In a few decades, HIV has gone from being a death sentence to a chronic condition. These days, many of us who don’t have it think about it infrequently, if at all. But, those who have HIV have to think about it every time they swallow another pill.

But UNMC’s clinic is one of a handful of sites nationwide taking part in a clinical trial that tests the efficacy of getting periodic injections rather than taking pills.

“This is something that’s never been done before,” said Uriel Sandkovsky, M.D., assistant professor of internal medicine. “Injectable medicine is something we’ve been waiting for years.”

These injections, theoretically, last for long periods of time. So, you’re good for a good while. That way, there’s no forgetting to take your pills.

But, you can forget that you have to.

“It allows me to put that to the back of my mind,” said a clinical trial participant, who asked to remain anonymous. “I have had a lot of anxiety finding out that I was HIV-positive.”

And he would be reminded of that anxiety every time he took a pill.

But, getting two shots every four weeks? “For lack of a better term, I feel normal,” he said.

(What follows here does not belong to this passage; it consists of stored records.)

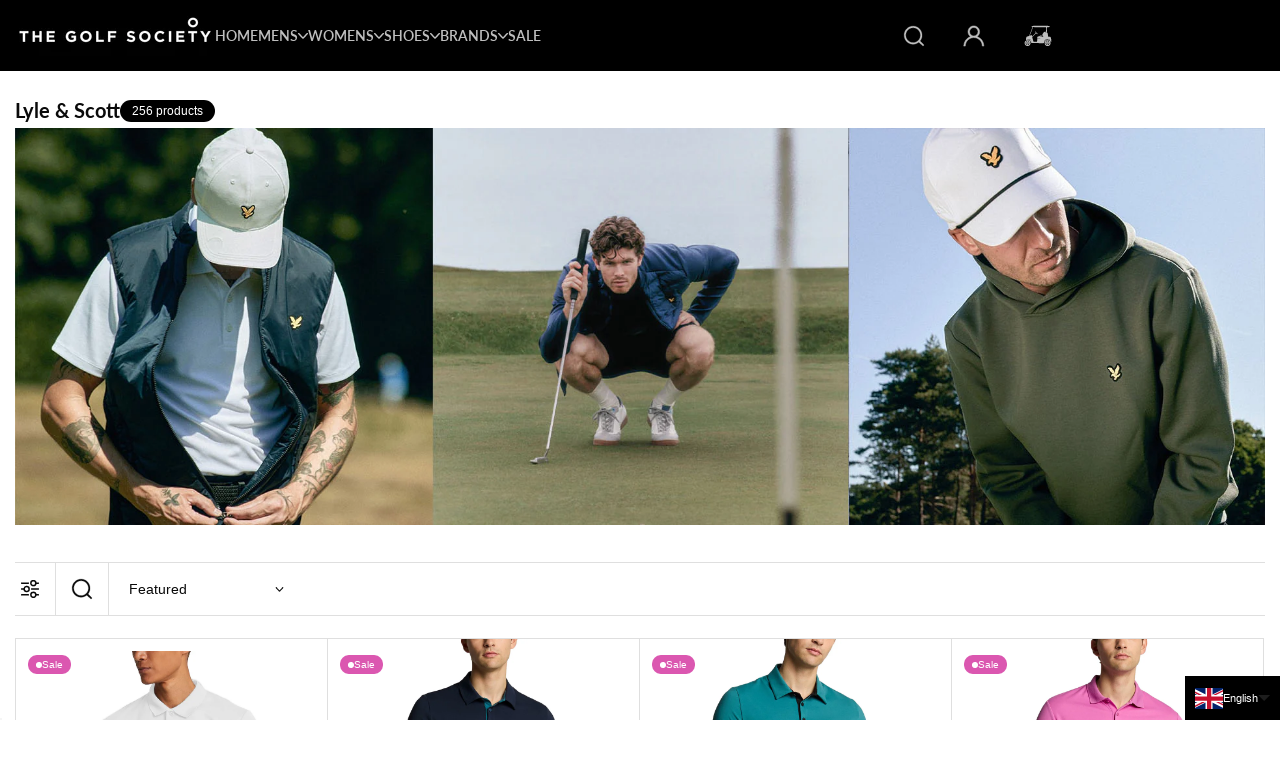

--- FILE ---
content_type: text/html; charset=utf-8
request_url: https://www.thegolfsociety.kr/apps/reviews/collections?url=https:/www.thegolfsociety.kr/en/collections/lyle-scott
body_size: 15
content:
 [ { "@context": "http://schema.org", "@type": "OfferCatalog", "mainEntityOfPage": { "@type": "WebPage", "@id": "https://www.thegolfsociety.com.au/collections/store-localization/generic-dynamic-content-translation-276#webpage_sp_schemaplus" }, "description": "", "name": "Lyle \u0026 Scott", "url": "https://www.thegolfsociety.com.au/collections/store-localization%2Fgeneric-dynamic-content-translation-276",   "image": "https://www.thegolfsociety.kr/cdn/shop/collections/download_3.png?v=1695539773",   "numberOfItems": "256" }     , { "@context": "http://schema.org", "@type": "BreadcrumbList", "name": "The Golf Society Breadcrumbs Schema by SchemaPlus", "itemListElement": [ { "@type": "ListItem", "position": 1, "item": { "@id": "https://www.thegolfsociety.com.au/collections", "name": "Collections" } }, { "@type": "ListItem", "position": 2, "item": { "@id": "https://www.thegolfsociety.com.au/collections/lyle-scott#breadcrumb_sp_schemaplus", "name": "Lyle \u0026 Scott" } }   ] }   ]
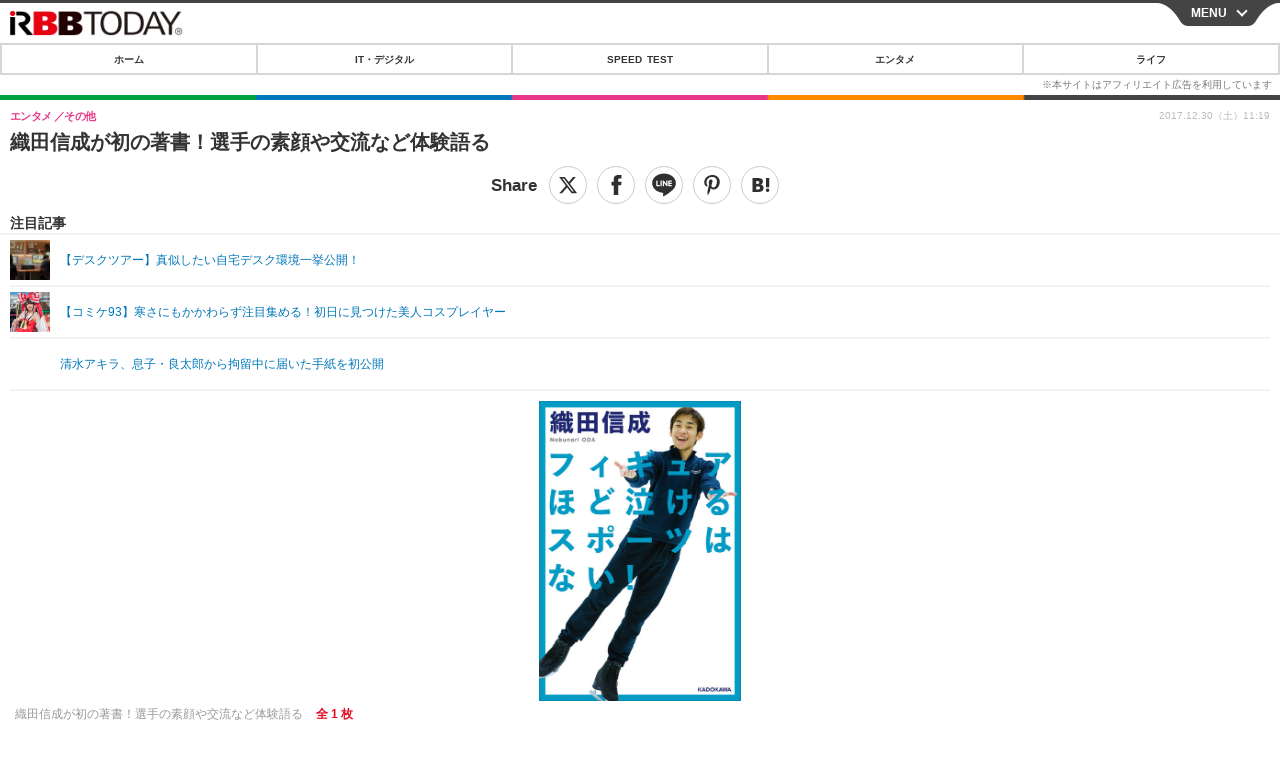

--- FILE ---
content_type: text/javascript;charset=utf-8
request_url: https://id.cxense.com/public/user/id?json=%7B%22identities%22%3A%5B%7B%22type%22%3A%22ckp%22%2C%22id%22%3A%22mkf44l2xrudskn8t%22%7D%2C%7B%22type%22%3A%22lst%22%2C%22id%22%3A%2221op2p018h0gc16asgx8ulmrw0%22%7D%2C%7B%22type%22%3A%22cst%22%2C%22id%22%3A%2221op2p018h0gc16asgx8ulmrw0%22%7D%5D%7D&callback=cXJsonpCB7
body_size: 208
content:
/**/
cXJsonpCB7({"httpStatus":200,"response":{"userId":"cx:2d7d91sxrxcyi1nedwag26nr1j:111xjc7mor7kl","newUser":false}})

--- FILE ---
content_type: text/javascript;charset=utf-8
request_url: https://p1cluster.cxense.com/p1.js
body_size: 100
content:
cX.library.onP1('21op2p018h0gc16asgx8ulmrw0');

Susan Swindells, M.B.B.S., professor of internal medicine and the clinic’s medical director, is not surprised. A 2012 UNMC study told her much the same thing. Given a choice, many HIV-infected patients would prefer periodic injections instead of daily pills.

And, for many, it goes beyond convenience, or even peace of mind.

“Some have competing subsistence demands,” Dr. Swindells said. “They need a roof over their head and food. They’re worried about the security of themselves and their children, keeping the electricity on. Medicine-taking is down the list. It gets forgotten and left off.

“Although this is in the early stages of development, this option, where you’d come here for an injection every other month or so, would be fantastic.”

The drugs were developed by the pharmaceutical company ViiV, which wanted to work with UNMC on this project due to the medical center’s longstanding role as a leader in HIV-drug research. Howard Gendelman, M.D., chair of pharmacology and experimental neuroscience, also is studying the ViiV drugs in his lab.